**WHAT YOU SHOULD DO**
Copy out, word for word, the stretch of entries from the line containing "at this photograph?" through the end of the entries.

**LISTED RECORDS**

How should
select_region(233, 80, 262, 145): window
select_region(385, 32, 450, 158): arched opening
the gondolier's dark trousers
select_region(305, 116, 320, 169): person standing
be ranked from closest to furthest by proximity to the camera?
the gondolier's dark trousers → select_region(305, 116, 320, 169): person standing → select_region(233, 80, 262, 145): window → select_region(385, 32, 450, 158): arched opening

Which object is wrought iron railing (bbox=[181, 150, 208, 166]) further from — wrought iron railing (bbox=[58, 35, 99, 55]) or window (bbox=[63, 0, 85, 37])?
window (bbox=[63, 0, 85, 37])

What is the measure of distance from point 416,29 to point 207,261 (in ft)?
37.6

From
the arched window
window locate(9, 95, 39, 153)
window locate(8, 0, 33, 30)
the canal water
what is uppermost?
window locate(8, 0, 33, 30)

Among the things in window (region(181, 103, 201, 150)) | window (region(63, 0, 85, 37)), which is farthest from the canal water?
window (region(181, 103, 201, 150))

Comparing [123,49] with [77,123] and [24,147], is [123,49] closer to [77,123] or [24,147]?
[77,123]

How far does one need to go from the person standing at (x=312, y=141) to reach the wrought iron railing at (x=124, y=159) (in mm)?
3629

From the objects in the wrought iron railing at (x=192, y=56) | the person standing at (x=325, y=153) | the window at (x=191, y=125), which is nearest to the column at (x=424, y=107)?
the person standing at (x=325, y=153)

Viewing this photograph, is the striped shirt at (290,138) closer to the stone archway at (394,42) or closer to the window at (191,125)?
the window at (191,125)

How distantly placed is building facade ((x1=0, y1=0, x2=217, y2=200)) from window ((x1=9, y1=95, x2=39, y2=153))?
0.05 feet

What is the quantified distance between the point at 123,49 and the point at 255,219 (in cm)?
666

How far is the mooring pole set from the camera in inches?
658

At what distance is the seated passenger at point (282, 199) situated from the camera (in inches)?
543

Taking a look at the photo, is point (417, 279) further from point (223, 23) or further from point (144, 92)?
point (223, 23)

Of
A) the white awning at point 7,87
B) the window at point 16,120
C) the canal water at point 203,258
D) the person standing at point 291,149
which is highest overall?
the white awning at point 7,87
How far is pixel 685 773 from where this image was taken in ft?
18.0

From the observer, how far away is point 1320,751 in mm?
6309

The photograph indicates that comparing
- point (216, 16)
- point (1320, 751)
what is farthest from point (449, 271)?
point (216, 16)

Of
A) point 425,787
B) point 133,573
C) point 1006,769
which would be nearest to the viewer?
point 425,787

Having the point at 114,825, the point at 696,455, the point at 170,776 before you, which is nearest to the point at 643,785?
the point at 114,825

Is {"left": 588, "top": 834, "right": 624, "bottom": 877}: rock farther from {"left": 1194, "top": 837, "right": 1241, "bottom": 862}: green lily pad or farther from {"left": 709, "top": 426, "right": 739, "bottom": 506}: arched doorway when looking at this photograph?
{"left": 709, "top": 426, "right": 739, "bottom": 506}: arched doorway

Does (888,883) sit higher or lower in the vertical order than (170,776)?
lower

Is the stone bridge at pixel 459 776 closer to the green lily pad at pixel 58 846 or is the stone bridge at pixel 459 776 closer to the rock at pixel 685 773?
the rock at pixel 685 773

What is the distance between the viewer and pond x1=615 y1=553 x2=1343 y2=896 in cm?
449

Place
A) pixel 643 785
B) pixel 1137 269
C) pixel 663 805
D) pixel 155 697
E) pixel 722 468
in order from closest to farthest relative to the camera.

**TASK RESULT**
Is {"left": 588, "top": 834, "right": 624, "bottom": 877}: rock farther from {"left": 1194, "top": 837, "right": 1241, "bottom": 862}: green lily pad or farther from {"left": 709, "top": 426, "right": 739, "bottom": 506}: arched doorway when looking at this photograph?
{"left": 709, "top": 426, "right": 739, "bottom": 506}: arched doorway

Does (888,883) sit higher or lower in the vertical order than (170,776)?
lower

Is the stone bridge at pixel 459 776 closer to the green lily pad at pixel 58 846 or is the stone bridge at pixel 459 776 closer to the rock at pixel 685 773?
the rock at pixel 685 773

What is the distance between the viewer and pond x1=615 y1=553 x2=1343 y2=896 in cm?
449

Place
A) pixel 643 785
B) pixel 1137 269
C) pixel 663 805
D) pixel 155 697
E) pixel 722 468
in order from closest to farthest relative to the camera.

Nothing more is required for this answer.